▶ **PROBLEM TO SOLVE**: Switch "red pickup truck" to "blue pickup truck" throughout the material below and reproduce the rest of the lines unchanged. Leave the pictures out of your answer.

▶ **TASK DATA**:
- - -

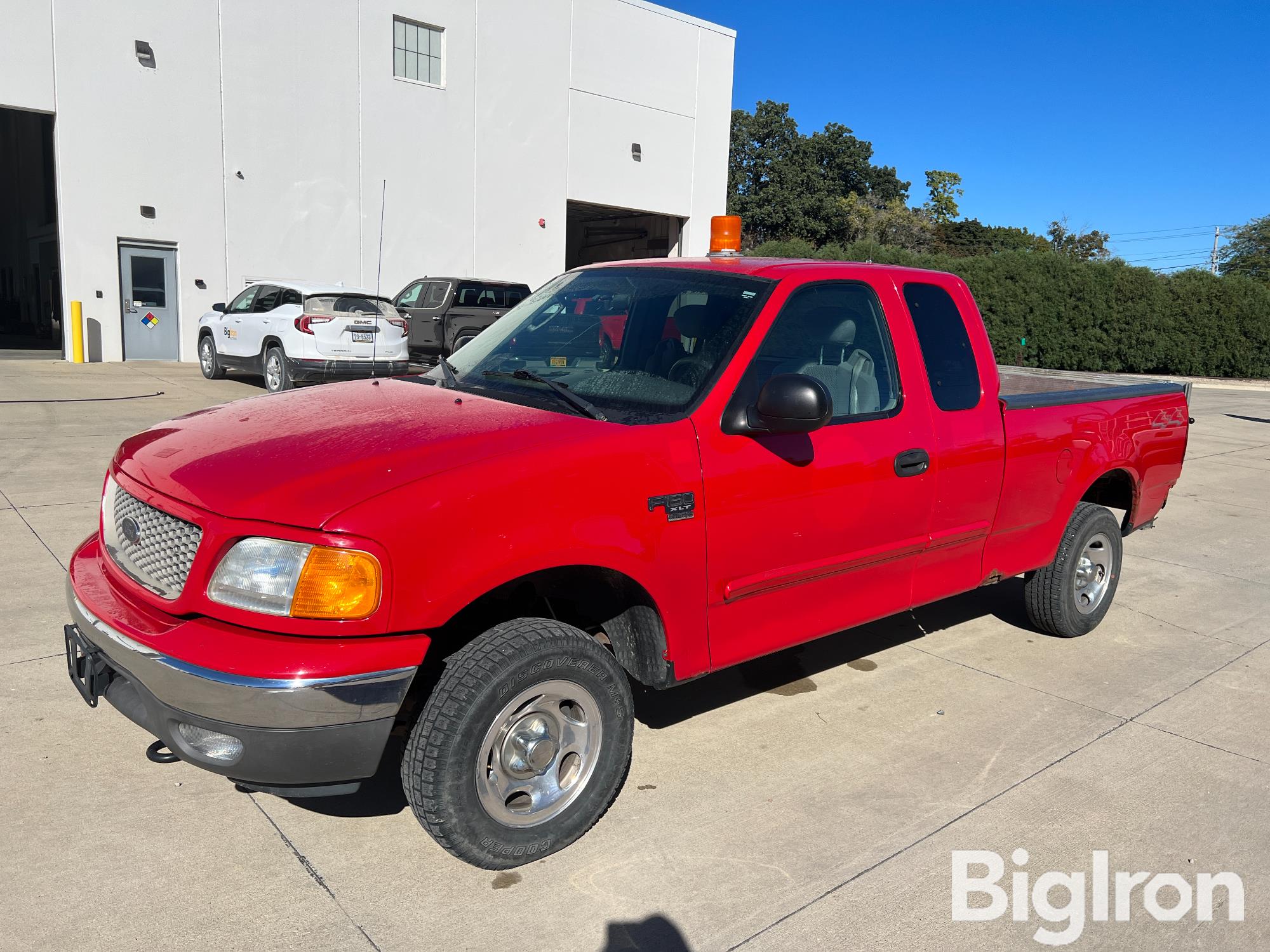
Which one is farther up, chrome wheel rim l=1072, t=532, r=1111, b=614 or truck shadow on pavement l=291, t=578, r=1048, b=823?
chrome wheel rim l=1072, t=532, r=1111, b=614

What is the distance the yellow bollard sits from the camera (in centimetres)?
1891

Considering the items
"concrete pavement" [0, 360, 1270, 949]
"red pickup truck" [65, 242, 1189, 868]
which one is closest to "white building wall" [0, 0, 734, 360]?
"concrete pavement" [0, 360, 1270, 949]

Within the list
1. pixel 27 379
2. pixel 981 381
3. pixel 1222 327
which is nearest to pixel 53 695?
pixel 981 381

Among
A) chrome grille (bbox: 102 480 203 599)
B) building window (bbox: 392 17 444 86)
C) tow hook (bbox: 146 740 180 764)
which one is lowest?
tow hook (bbox: 146 740 180 764)

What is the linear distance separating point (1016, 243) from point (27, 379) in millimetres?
76691

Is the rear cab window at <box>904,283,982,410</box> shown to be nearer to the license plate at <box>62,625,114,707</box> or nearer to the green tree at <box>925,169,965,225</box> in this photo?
the license plate at <box>62,625,114,707</box>

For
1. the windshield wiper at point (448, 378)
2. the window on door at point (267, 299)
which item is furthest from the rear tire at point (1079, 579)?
the window on door at point (267, 299)

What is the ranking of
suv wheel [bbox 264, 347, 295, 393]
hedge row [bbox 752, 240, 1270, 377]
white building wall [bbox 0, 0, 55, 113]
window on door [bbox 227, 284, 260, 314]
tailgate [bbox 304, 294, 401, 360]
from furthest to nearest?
hedge row [bbox 752, 240, 1270, 377] < white building wall [bbox 0, 0, 55, 113] < window on door [bbox 227, 284, 260, 314] < suv wheel [bbox 264, 347, 295, 393] < tailgate [bbox 304, 294, 401, 360]

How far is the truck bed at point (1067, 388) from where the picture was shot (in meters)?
4.72

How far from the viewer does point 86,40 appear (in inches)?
723

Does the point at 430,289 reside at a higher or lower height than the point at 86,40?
lower

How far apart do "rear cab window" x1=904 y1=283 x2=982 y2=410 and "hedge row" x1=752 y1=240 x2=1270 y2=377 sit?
85.7 feet

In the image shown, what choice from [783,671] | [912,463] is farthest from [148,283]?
[912,463]

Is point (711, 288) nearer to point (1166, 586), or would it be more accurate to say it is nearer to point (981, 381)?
point (981, 381)
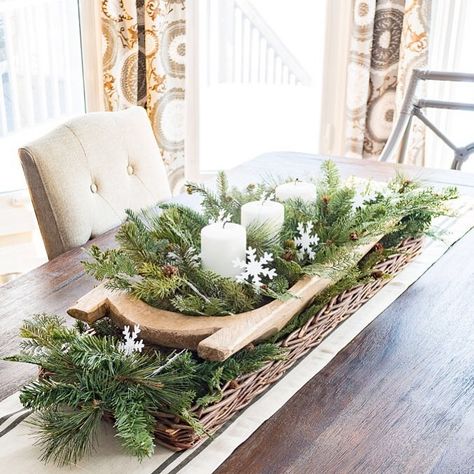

- - -

▶ **IN RESPONSE**:
Which one is farther up, chrome wheel rim l=1072, t=532, r=1111, b=614 or truck shadow on pavement l=291, t=578, r=1048, b=823?
chrome wheel rim l=1072, t=532, r=1111, b=614

What is the distance the yellow bollard sits from the camera (in centimetres)?
1891

Considering the items
"concrete pavement" [0, 360, 1270, 949]
"blue pickup truck" [65, 242, 1189, 868]
which one is closest to "white building wall" [0, 0, 734, 360]?
"concrete pavement" [0, 360, 1270, 949]

Within the list
1. pixel 27 379
2. pixel 981 381
3. pixel 1222 327
which is nearest to pixel 53 695?
pixel 981 381

Among
A) chrome grille (bbox: 102 480 203 599)
B) building window (bbox: 392 17 444 86)
C) tow hook (bbox: 146 740 180 764)
which one is lowest?
tow hook (bbox: 146 740 180 764)

What is the linear distance separating point (1016, 243) from point (27, 379) in millimetres?
76691

Is the rear cab window at <box>904,283,982,410</box> shown to be nearer to the license plate at <box>62,625,114,707</box> or nearer to the green tree at <box>925,169,965,225</box> in this photo?
the license plate at <box>62,625,114,707</box>

For
1. the windshield wiper at point (448, 378)
2. the window on door at point (267, 299)
which item is furthest from the rear tire at point (1079, 579)?
the window on door at point (267, 299)

What is the ranking of
suv wheel [bbox 264, 347, 295, 393]
hedge row [bbox 752, 240, 1270, 377]
white building wall [bbox 0, 0, 55, 113]
window on door [bbox 227, 284, 260, 314]
tailgate [bbox 304, 294, 401, 360]
from furthest to nearest?
hedge row [bbox 752, 240, 1270, 377] < white building wall [bbox 0, 0, 55, 113] < window on door [bbox 227, 284, 260, 314] < suv wheel [bbox 264, 347, 295, 393] < tailgate [bbox 304, 294, 401, 360]

How far is the truck bed at point (1067, 388) from where the picture was shot (in meters)?
4.72

How far from the viewer does point 86,40 appear (in inches)?
723

Does the point at 430,289 reside at a higher or lower height than the point at 86,40?
lower

How far apart do "rear cab window" x1=904 y1=283 x2=982 y2=410 and "hedge row" x1=752 y1=240 x2=1270 y2=377 sit?
85.7 feet

In the image shown, what choice from [783,671] | [912,463] is farthest from [148,283]?
[912,463]

Is point (711, 288) nearer to point (1166, 586), or would it be more accurate to say it is nearer to point (981, 381)?
point (981, 381)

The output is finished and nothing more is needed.